Meta builds AI-powered prediction market app using Llama

Per NPR, Meta is building a prediction-market app internally codenamed 'Antwerp' and 'FBForecast,' powered by its Llama large language model. The app's AI would automatically generate market questions from trending topics and surface personalized market recommendations to users — and, critically, the AI would also resolve markets, making the final 'yes' or 'no' call on whether an event occurred.
The AI-as-resolver design is the most consequential and contentious piece. Prediction markets live or die on trustworthy, neutral settlement; handing final adjudication to an LLM raises immediate questions about accuracy, manipulability, hallucination and bias — especially when the same company sets the questions, recommends bets and decides outcomes. It also wades into the regulatory minefield prediction markets already face (gambling and CFTC-style oversight in the US).
Strategically it fits Meta's broader 2026 pattern of shipping AI-native standalone apps and assistants: a creator companion app, an agentic assistant, and now a prediction product, all leaning on first-party Llama rather than third-party models like ChatGPT. Zuckerberg has repeatedly pitched 'agents that understand your personal context' as Meta's north star, and prediction markets are a engagement-and-data flywheel that fits social distribution.

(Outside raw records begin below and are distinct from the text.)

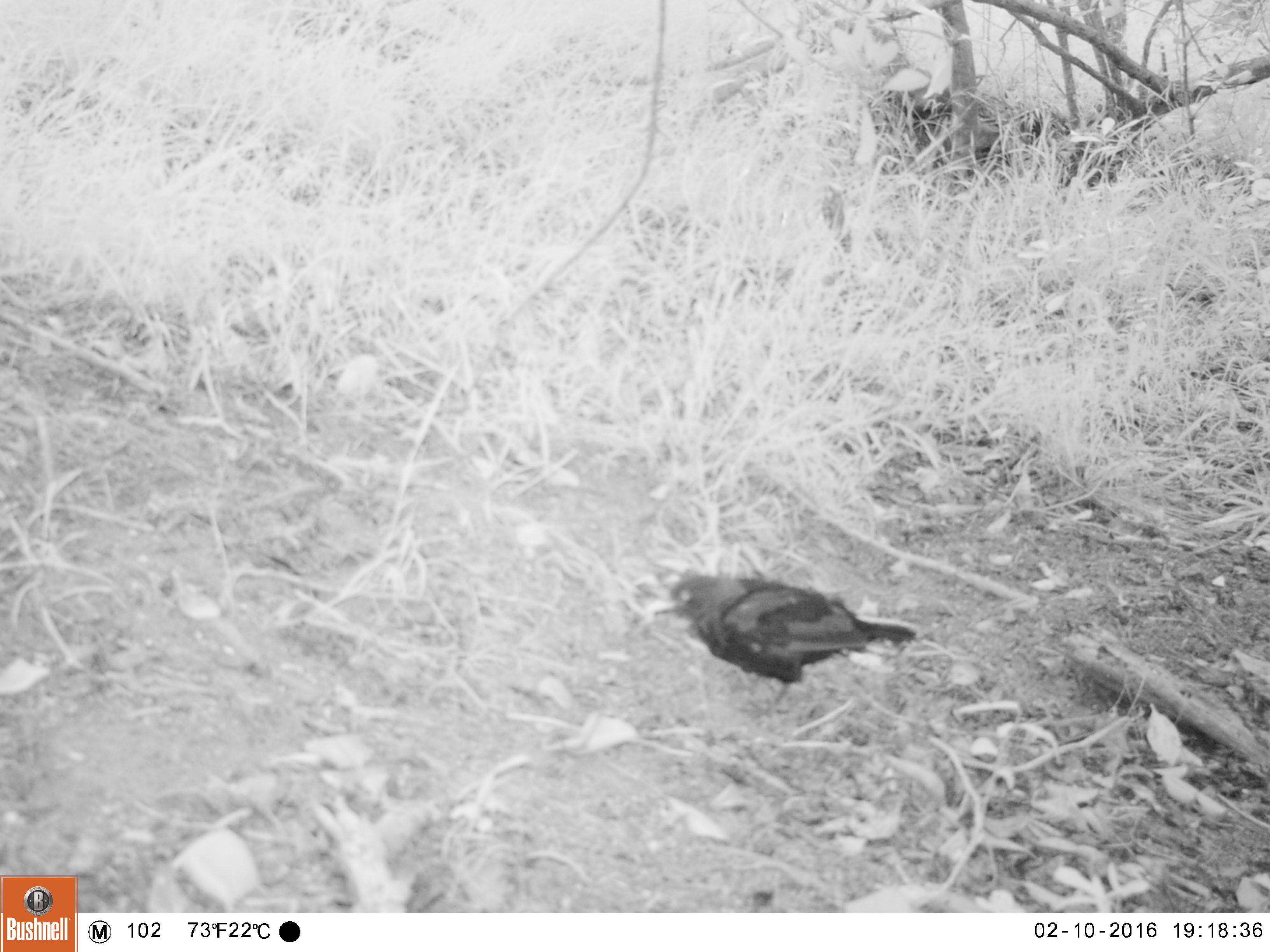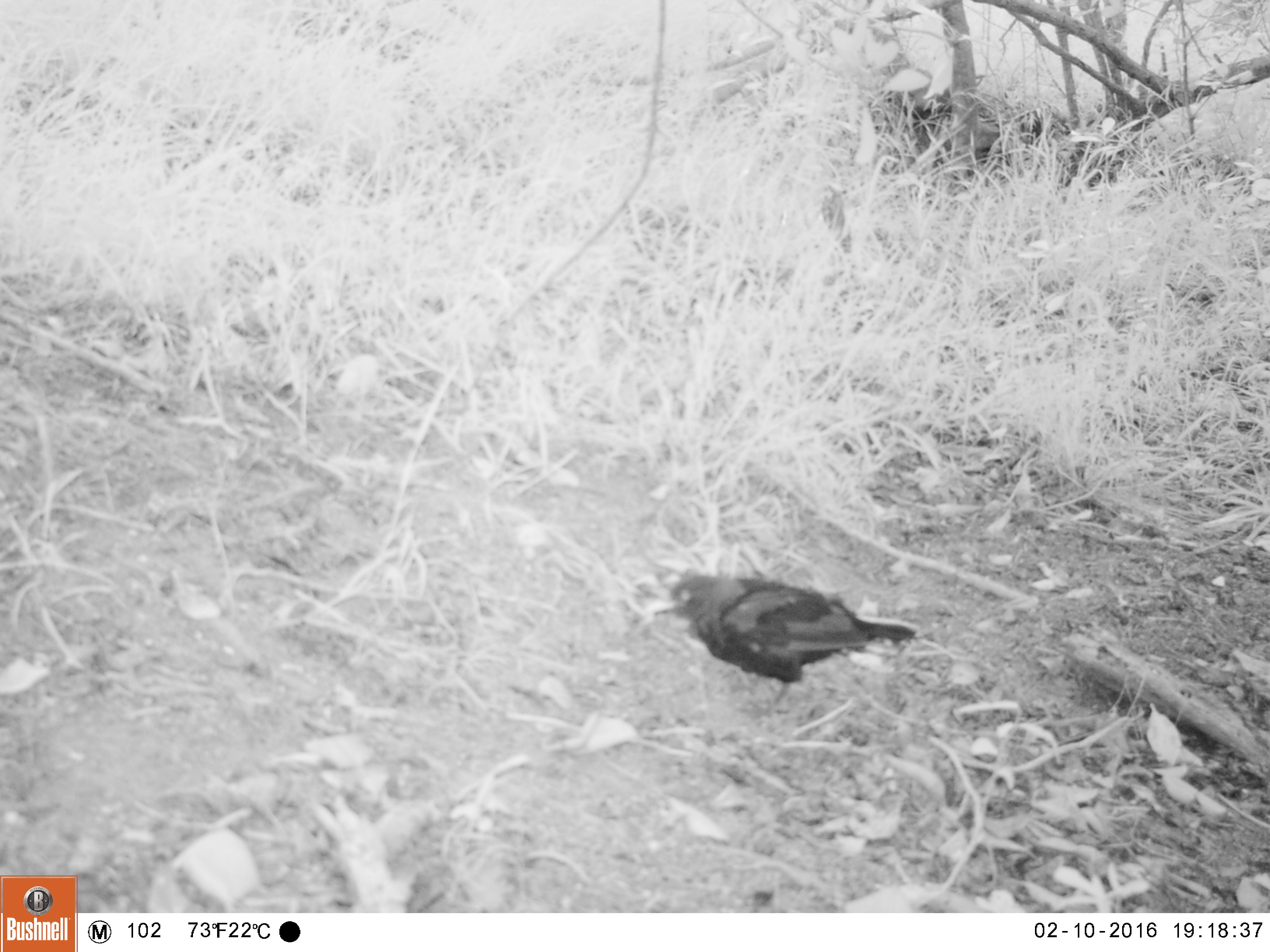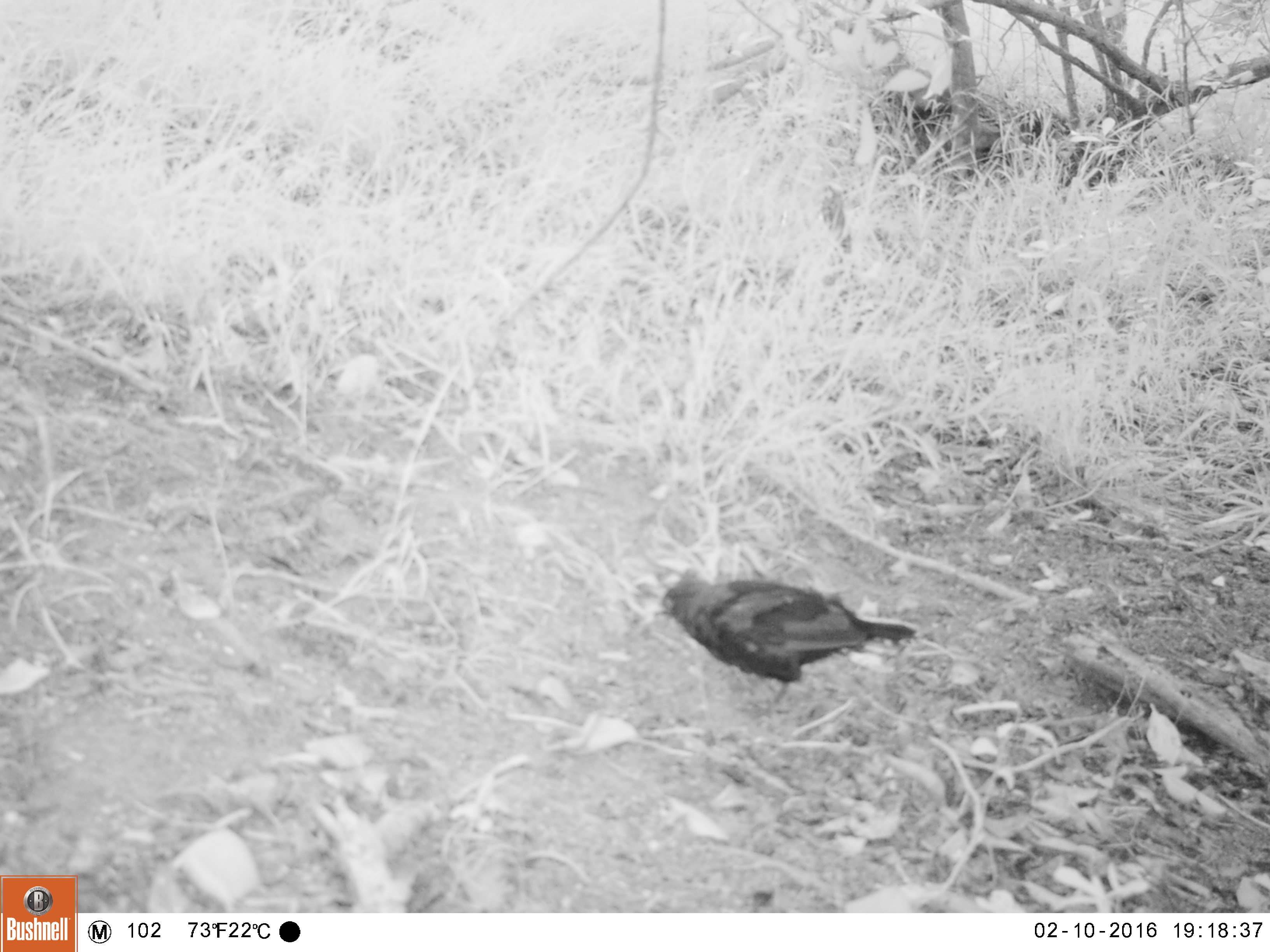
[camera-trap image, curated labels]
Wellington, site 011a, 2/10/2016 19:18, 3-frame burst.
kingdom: Animalia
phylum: Chordata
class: Aves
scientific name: Aves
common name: bird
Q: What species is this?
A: Bird (Aves).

This lands amid other Meta pressure points the same week — US pressure to agree to AI security reviews and litigation over Llama training — making the company's aggressive AI productization look both ambitious and exposed. Caveats: this is pre-launch from documents, feature set and timing may change, and regulatory approval is far from assured. Watch for launch confirmation, how settlement disputes are handled, and regulator reaction.